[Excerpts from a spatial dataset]
+ + + +
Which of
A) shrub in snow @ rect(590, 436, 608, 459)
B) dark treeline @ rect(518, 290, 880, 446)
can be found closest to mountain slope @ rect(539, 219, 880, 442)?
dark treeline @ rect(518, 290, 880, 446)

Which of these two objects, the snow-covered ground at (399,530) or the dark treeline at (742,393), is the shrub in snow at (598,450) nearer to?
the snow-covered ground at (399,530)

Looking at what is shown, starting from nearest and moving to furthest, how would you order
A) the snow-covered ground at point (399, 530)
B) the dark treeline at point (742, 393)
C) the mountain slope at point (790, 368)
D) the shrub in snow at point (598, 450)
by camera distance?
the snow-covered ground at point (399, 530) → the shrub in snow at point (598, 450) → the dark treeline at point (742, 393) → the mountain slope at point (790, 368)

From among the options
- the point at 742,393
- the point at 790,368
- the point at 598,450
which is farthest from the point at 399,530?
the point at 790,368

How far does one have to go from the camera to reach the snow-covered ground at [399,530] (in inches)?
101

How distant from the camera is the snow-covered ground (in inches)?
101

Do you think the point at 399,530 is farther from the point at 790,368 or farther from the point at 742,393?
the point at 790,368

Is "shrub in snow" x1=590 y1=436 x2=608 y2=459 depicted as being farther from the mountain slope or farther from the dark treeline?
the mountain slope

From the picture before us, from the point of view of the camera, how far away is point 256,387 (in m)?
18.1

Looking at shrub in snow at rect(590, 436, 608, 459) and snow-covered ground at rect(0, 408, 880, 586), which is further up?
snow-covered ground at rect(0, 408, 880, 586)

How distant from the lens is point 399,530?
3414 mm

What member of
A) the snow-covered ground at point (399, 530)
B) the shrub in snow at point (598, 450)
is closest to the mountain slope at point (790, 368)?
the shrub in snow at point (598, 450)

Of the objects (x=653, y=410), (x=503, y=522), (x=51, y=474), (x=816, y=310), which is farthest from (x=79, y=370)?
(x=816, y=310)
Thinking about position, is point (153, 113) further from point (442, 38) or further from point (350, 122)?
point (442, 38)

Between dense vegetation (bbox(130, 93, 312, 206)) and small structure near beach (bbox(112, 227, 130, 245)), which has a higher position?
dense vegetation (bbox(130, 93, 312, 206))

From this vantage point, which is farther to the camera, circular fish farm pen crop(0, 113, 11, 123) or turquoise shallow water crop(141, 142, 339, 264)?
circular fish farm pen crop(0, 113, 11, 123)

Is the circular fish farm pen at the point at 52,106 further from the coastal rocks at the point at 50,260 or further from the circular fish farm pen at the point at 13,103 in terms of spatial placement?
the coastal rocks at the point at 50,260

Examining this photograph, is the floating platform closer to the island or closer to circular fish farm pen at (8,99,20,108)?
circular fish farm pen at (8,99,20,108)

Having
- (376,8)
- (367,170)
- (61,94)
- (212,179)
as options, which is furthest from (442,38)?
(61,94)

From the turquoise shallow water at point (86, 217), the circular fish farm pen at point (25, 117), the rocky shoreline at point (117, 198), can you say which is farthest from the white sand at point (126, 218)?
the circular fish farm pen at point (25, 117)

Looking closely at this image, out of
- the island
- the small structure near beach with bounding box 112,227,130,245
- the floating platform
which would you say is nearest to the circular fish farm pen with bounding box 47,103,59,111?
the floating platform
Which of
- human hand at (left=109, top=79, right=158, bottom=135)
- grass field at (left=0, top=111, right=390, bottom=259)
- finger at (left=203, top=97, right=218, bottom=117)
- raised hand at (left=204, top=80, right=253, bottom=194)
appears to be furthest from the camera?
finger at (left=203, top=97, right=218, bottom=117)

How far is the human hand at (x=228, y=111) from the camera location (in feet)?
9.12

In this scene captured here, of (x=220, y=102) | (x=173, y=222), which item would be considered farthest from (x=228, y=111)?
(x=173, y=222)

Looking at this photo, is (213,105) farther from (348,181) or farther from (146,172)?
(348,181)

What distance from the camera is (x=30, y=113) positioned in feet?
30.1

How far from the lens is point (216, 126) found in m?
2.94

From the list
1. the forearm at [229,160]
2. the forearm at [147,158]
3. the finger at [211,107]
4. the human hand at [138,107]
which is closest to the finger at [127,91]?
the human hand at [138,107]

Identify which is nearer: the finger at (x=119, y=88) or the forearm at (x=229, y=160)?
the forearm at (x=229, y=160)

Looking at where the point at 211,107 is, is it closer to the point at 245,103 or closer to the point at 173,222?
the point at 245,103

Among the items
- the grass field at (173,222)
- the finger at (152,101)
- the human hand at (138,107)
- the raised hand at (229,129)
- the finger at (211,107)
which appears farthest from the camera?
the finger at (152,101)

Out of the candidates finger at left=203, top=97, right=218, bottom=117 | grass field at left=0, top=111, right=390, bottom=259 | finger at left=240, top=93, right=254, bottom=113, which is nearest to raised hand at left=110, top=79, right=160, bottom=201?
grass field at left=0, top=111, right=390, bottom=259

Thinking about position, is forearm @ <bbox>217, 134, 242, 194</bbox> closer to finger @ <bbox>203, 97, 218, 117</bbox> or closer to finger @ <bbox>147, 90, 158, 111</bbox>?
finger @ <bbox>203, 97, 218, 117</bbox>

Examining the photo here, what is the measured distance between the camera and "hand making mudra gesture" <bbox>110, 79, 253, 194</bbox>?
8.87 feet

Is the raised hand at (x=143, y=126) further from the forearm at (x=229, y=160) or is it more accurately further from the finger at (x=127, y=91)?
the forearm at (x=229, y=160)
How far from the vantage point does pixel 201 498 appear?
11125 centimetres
+ + + +
_Exercise requirements_: Restate the whole listing exactly, leaving out nothing.

_The reply_:
Which of
A) shrub in snow @ rect(590, 436, 608, 459)
B) dark treeline @ rect(518, 290, 880, 446)
can be found closest to mountain slope @ rect(539, 219, 880, 442)?
dark treeline @ rect(518, 290, 880, 446)

Which of these two objects, the snow-covered ground at (399,530) or the dark treeline at (742,393), is the shrub in snow at (598,450) nearer to?
the snow-covered ground at (399,530)

Looking at what is shown, starting from nearest and moving to furthest, how would you order
A) the snow-covered ground at point (399, 530)
B) the dark treeline at point (742, 393)
C) the mountain slope at point (790, 368)
D) the shrub in snow at point (598, 450)
by camera distance?
the snow-covered ground at point (399, 530) → the shrub in snow at point (598, 450) → the dark treeline at point (742, 393) → the mountain slope at point (790, 368)

From among the options
- the point at 742,393
- the point at 790,368
- the point at 598,450
which is farthest from the point at 399,530?
the point at 790,368

How far does one have to go from the camera to reach the snow-covered ground at [399,530] (in inches)?
101

How distant from the camera is the snow-covered ground (in inches)?
101

Do you think the point at 399,530 is farther from the point at 790,368 or farther from the point at 742,393?
the point at 790,368

Is "shrub in snow" x1=590 y1=436 x2=608 y2=459 depicted as being farther from the mountain slope or farther from the dark treeline?
the mountain slope

From the picture before us, from the point of view of the camera, how far away is point 256,387 (in m)?
18.1

Looking at shrub in snow at rect(590, 436, 608, 459) and snow-covered ground at rect(0, 408, 880, 586), which is further up?
snow-covered ground at rect(0, 408, 880, 586)

How distant from the lens is point 399,530?
3414 mm

What member of
A) the snow-covered ground at point (399, 530)
B) the shrub in snow at point (598, 450)
is closest to the mountain slope at point (790, 368)?
the shrub in snow at point (598, 450)

Of the objects (x=653, y=410), (x=503, y=522), (x=51, y=474), (x=816, y=310), which is farthest from (x=79, y=370)?
(x=816, y=310)
Thinking about position, is point (153, 113) further from point (442, 38) or further from point (350, 122)?
point (442, 38)

Between dense vegetation (bbox(130, 93, 312, 206)) and small structure near beach (bbox(112, 227, 130, 245)), which has a higher position?
dense vegetation (bbox(130, 93, 312, 206))

From this vantage point, which is farther to the camera, circular fish farm pen crop(0, 113, 11, 123) or turquoise shallow water crop(141, 142, 339, 264)?
circular fish farm pen crop(0, 113, 11, 123)

Is the circular fish farm pen at the point at 52,106 further from the coastal rocks at the point at 50,260 or further from the circular fish farm pen at the point at 13,103 in terms of spatial placement?
the coastal rocks at the point at 50,260

Examining this photograph, is the floating platform closer to the island or closer to circular fish farm pen at (8,99,20,108)?
circular fish farm pen at (8,99,20,108)

Having
- (376,8)
- (367,170)
- (61,94)
- (212,179)
as options, which is furthest from (442,38)?
(61,94)

From the turquoise shallow water at point (86, 217), the circular fish farm pen at point (25, 117), the rocky shoreline at point (117, 198), can you say which is farthest from the white sand at point (126, 218)?
the circular fish farm pen at point (25, 117)

Looking closely at this image, out of
- the island
- the small structure near beach with bounding box 112,227,130,245
- the floating platform
which would you say is nearest to the circular fish farm pen with bounding box 47,103,59,111?
the floating platform
Which of
- human hand at (left=109, top=79, right=158, bottom=135)
- grass field at (left=0, top=111, right=390, bottom=259)
- finger at (left=203, top=97, right=218, bottom=117)
- raised hand at (left=204, top=80, right=253, bottom=194)
appears to be furthest from the camera?
finger at (left=203, top=97, right=218, bottom=117)

How far is the human hand at (x=228, y=111) from the camera location (in feet)?
9.12

In this scene captured here, of (x=220, y=102) | (x=173, y=222), which item would be considered farthest from (x=228, y=111)?
(x=173, y=222)

Looking at this photo, is (213,105) farther from (348,181) or farther from (146,172)?
(348,181)

What distance from the camera is (x=30, y=113) positioned in feet?
30.1

How far from the lens is point (216, 126) found in m?
2.94

From the list
1. the forearm at [229,160]
2. the forearm at [147,158]
3. the finger at [211,107]
4. the human hand at [138,107]
which is closest to the finger at [127,91]?
the human hand at [138,107]

Identify which is nearer: the finger at (x=119, y=88) or the forearm at (x=229, y=160)?
the forearm at (x=229, y=160)

Looking at where the point at 211,107 is, is it closer to the point at 245,103 or closer to the point at 173,222?
the point at 245,103

Among the items
- the grass field at (173,222)
- the finger at (152,101)
- the human hand at (138,107)
- the raised hand at (229,129)
- the finger at (211,107)
which appears farthest from the camera?
the finger at (152,101)

Out of the candidates finger at left=203, top=97, right=218, bottom=117 | grass field at left=0, top=111, right=390, bottom=259 | finger at left=240, top=93, right=254, bottom=113, which is nearest to raised hand at left=110, top=79, right=160, bottom=201?
grass field at left=0, top=111, right=390, bottom=259

Thinking about position, is forearm @ <bbox>217, 134, 242, 194</bbox> closer to finger @ <bbox>203, 97, 218, 117</bbox> or closer to finger @ <bbox>147, 90, 158, 111</bbox>?
finger @ <bbox>203, 97, 218, 117</bbox>

Examining the photo here, what is the measured distance between the camera and "hand making mudra gesture" <bbox>110, 79, 253, 194</bbox>?
8.87 feet

Is the raised hand at (x=143, y=126) further from the forearm at (x=229, y=160) or is it more accurately further from the finger at (x=127, y=91)?
the forearm at (x=229, y=160)
How far from the vantage point does pixel 201 498 appear?
11125 centimetres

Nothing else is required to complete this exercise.